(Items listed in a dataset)
⁂

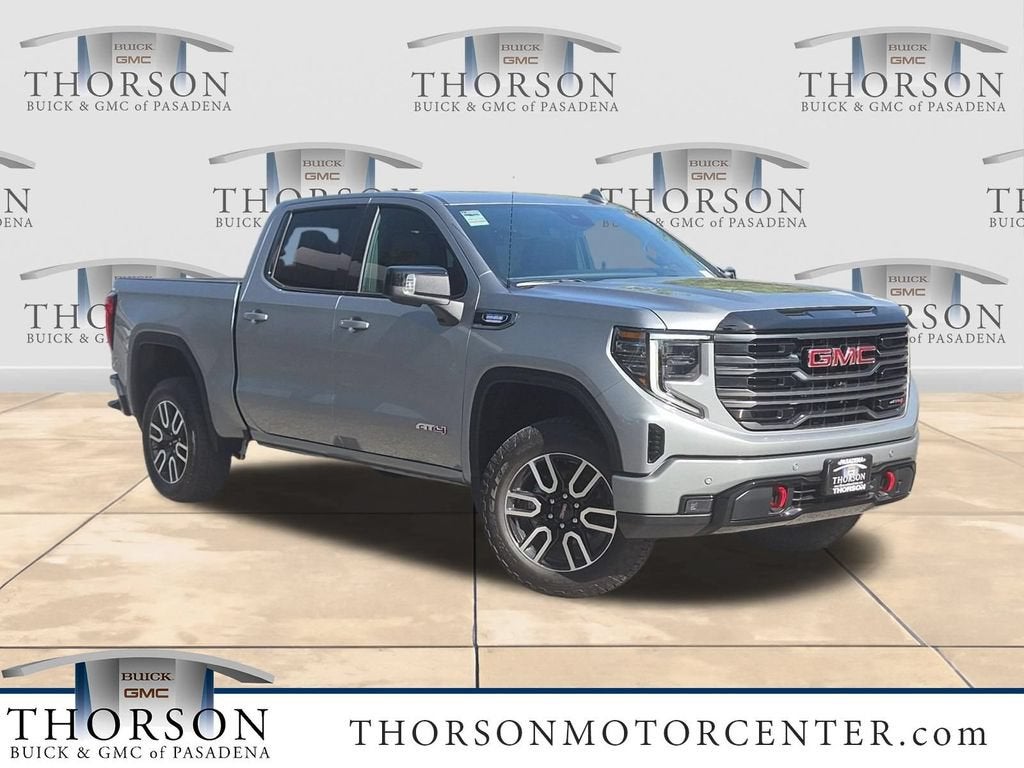 Sterling Metallic 2026 GMC Sierra 1500 Pickup Truck Four-Wheel Drive Automatic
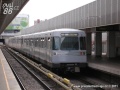 Souprava metra U na konečné stanici Ottakring odjíždí jako linka U3 do Simmering. | 8.7.2007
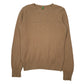 Womens Brown United Colors Of Benetton  Crewneck Jumper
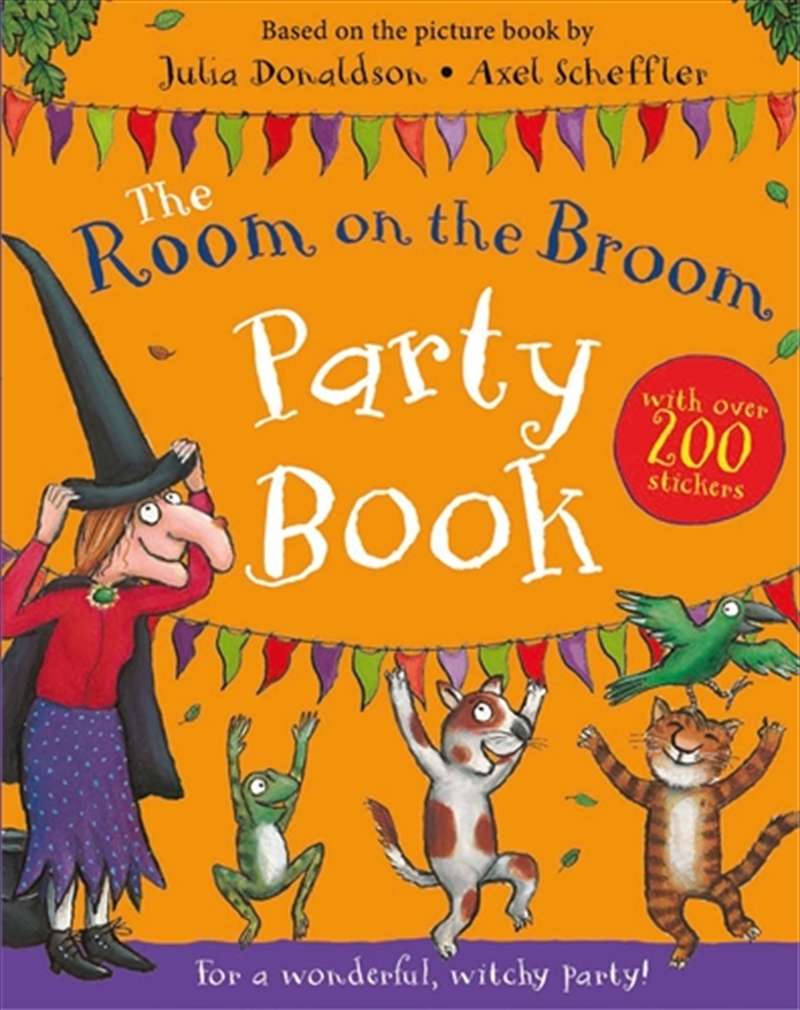 Room on the Broom Party Book/Product Detail/Kids Activity Books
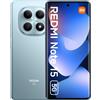 Xiaomi Smartphone Xiaomi Redmi Note 15 6.77" 8GB 256GB 5G Dual sim 5520mAh classe B Blu [MZB0LWKEU]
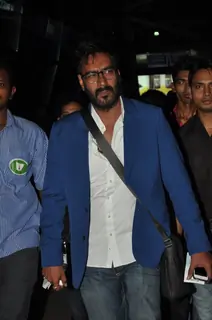 Ajay Devgn was snapped at Airport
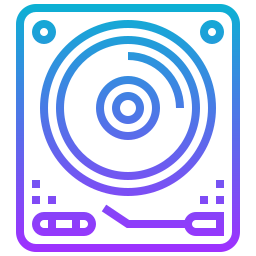 Turntable icon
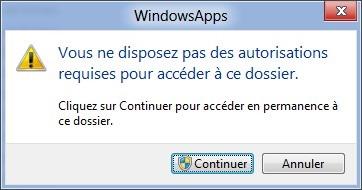 WindowsApps_acces_folder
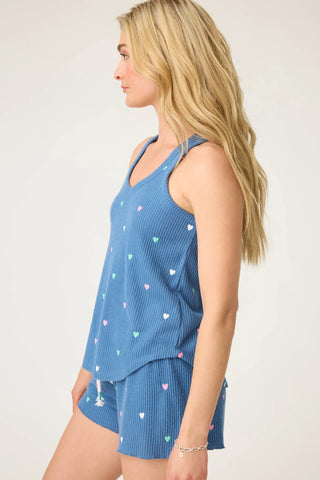 PJ Salvage Love Club Tank Top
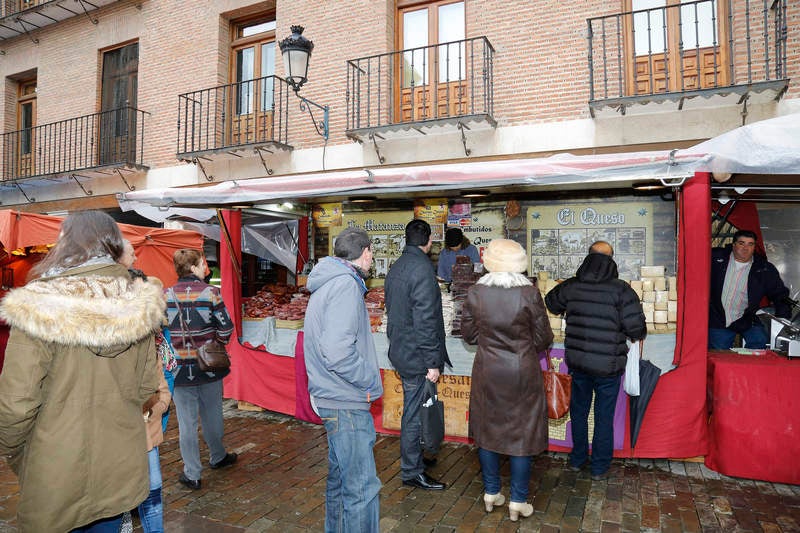 Mercado Tradicional de las Candelas en la Plaza Mayor de Palencia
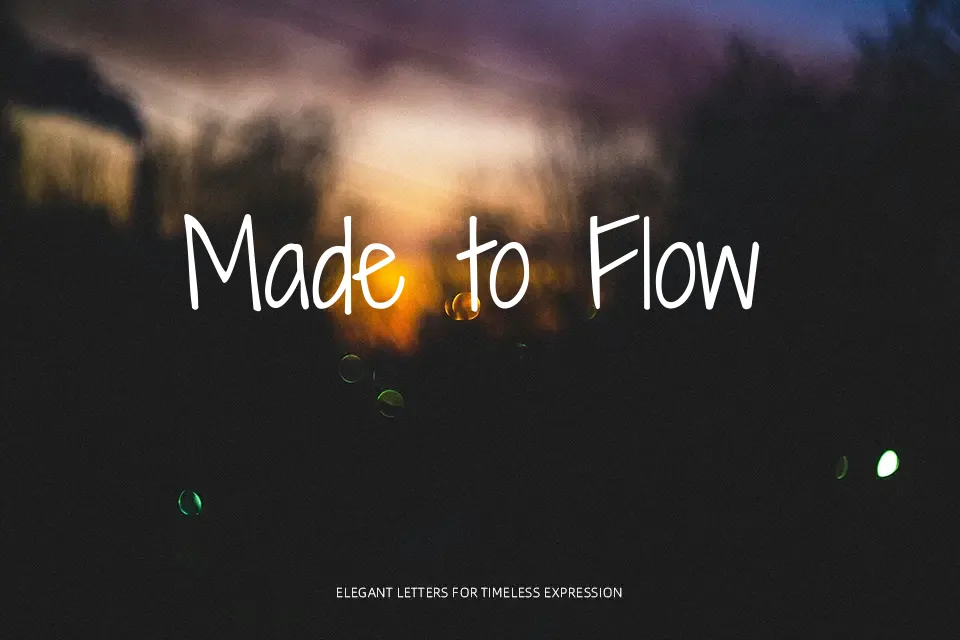 Shadows Into Light Two Font Font Preview for Friendly Social Media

⁂

[Task description] Rewrite each line of the data above without the pictures, replacing "Jumper" with "Sweater" and leaving all other text unchanged.

[Solution to this problem]
 Sterling Metallic 2026 GMC Sierra 1500 Pickup Truck Four-Wheel Drive Automatic
 Souprava metra U na konečné stanici Ottakring odjíždí jako linka U3 do Simmering. | 8.7.2007
 Womens Brown United Colors Of Benetton  Crewneck Sweater
 Room on the Broom Party Book/Product Detail/Kids Activity Books
 Xiaomi Smartphone Xiaomi Redmi Note 15 6.77" 8GB 256GB 5G Dual sim 5520mAh classe B Blu [MZB0LWKEU]
 Ajay Devgn was snapped at Airport
 Turntable icon
 WindowsApps_acces_folder
 PJ Salvage Love Club Tank Top
 Mercado Tradicional de las Candelas en la Plaza Mayor de Palencia
 Shadows Into Light Two Font Font Preview for Friendly Social Media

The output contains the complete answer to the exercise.